使用dict而不是列表，并将处理后的数据存储在其中

stocks = {'aapl': {}, 'nvda': {}, 'amgn': {}}
for stock in stocks:

    sauce = urllib.request.urlopen(
        f'https://www.zacks.com/stock/quote/{stock}/balance-sheet')
    soup = bs.BeautifulSoup(sauce, 'lxml')

    # Cash & Cash Equivalents
    cash_and_equivalents2017 = soup.find_all('td')[33].string
    cash_and_equivalents2017 = int(cash_and_equivalents2017.replace(',', ''))
    cash_and_equivalents2016 = soup.find_all('td')[34].string
    cash_and_equivalents2016 = int(cash_and_equivalents2016.replace(',', ''))

    # Receivables
    receivables2017 = soup.find_all('td')[40].string
    receivables2017 = int(receivables2017.replace(',', ''))
    receivables2016 = soup.find_all('td')[41].string
    receivables2016 = int(receivables2016.replace(',', ''))

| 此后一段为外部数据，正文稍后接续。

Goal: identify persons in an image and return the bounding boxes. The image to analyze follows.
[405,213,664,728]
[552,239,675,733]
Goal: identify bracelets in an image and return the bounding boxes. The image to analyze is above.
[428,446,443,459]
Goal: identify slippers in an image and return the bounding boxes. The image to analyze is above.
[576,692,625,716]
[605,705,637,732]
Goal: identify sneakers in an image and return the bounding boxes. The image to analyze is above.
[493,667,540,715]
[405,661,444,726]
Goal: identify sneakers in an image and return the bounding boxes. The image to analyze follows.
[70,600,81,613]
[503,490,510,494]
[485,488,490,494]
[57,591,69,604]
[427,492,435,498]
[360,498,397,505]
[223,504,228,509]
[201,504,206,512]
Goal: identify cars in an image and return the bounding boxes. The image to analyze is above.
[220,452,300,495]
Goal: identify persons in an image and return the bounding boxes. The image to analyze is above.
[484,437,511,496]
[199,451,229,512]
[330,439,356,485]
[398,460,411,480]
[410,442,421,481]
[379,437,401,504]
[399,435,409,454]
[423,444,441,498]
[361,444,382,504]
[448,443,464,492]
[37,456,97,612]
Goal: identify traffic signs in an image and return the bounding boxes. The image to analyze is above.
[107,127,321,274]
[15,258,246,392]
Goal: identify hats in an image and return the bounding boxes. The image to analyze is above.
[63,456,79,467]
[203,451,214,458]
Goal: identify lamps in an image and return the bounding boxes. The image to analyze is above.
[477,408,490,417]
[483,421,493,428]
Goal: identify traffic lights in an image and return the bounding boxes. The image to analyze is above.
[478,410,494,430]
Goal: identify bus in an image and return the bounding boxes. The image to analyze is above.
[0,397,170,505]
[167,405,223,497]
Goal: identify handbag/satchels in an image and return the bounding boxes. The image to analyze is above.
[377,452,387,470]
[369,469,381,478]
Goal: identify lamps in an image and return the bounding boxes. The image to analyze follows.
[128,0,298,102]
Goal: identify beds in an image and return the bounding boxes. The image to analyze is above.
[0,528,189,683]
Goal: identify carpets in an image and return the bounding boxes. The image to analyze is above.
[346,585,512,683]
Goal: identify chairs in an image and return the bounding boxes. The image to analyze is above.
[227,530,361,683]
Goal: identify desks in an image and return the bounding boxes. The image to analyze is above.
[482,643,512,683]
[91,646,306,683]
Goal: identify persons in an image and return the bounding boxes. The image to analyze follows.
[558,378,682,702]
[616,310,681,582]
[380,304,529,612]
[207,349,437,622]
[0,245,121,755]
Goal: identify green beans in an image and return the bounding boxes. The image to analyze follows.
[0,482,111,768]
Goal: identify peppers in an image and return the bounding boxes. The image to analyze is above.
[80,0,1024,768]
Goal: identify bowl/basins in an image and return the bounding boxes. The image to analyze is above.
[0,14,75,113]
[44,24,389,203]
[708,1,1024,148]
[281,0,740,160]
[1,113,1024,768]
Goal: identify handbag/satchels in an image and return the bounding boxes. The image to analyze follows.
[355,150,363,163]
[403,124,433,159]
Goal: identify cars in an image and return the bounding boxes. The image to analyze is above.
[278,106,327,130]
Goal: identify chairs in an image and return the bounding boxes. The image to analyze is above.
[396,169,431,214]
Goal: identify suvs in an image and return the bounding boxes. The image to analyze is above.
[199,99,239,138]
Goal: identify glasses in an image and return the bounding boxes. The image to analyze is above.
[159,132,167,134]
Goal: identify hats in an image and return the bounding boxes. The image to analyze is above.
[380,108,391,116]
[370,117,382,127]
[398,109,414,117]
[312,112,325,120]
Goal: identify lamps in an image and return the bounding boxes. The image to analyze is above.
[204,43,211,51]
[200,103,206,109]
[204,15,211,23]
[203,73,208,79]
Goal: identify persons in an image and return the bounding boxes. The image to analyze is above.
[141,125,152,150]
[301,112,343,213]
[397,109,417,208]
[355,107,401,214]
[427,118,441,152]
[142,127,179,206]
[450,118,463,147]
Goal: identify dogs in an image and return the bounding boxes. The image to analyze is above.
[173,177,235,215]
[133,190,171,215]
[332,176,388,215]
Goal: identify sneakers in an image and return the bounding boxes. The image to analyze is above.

    stocks[stock] = {'Cash & Cash Equivalents':
                     {'2017': cash_and_equivalents2017,
                      '2016': cash_and_equivalents2016},
                     'Receivables':
                     {'2017': receivables2017,
                         '2016': receivables2016}
                     }

print(stocks)

至于url字符串，我使用了

将输出以下内容：

{
    'aapl': 
    {
        'Cash & Cash Equivalents': 
        {
            '2017': 'some value', 
            '2016': 'some value'
        }, 
        'Receivables': 
        {
            '2017': 'some value', 
            '2016': 'some value'
            }
    }, 
    'nvda': 
    {
        'Cash & Cash Equivalents': 
        {
            '2017': 'some value', 
            '2016': 'some value'
        }, 
        'Receivables':
        {
            '2017': 'some value', 
            '2016': 'some value'
        }
    }, 
    'amgn': 
    {
        'Cash & Cash Equivalents': 
        {
            '2017': 'some value', 
            '2016': 'some value'
        }, 
        'Receivables': 
        {
            '2017': 'some value', 
            '2016': 'some value'
        }
    }
}

---

祝您度过愉快的一天。

将每个响应添加到一个列表中，如下图所示，并从DictionAnry中返回值：

aapl, nvda, amgn = [{'Cash & Cash Equivalents': {'2017': 74181, '2016': 67155}, 'Receivables': {'2017': 29299, '2016': 30343}},{'Cash & Cash Equivalents': {'2017': 74181, '2016': 67155}, 'Receivables': {'2017': 29299, '2016': 30343}},{'Cash & Cash Equivalents': {'2017': 74181, '2016': 67155}, 'Receivables': {'2017': 29299, '2016': 30343}}]

---

您必须循环使用股票中的每个值以获得所需的结果。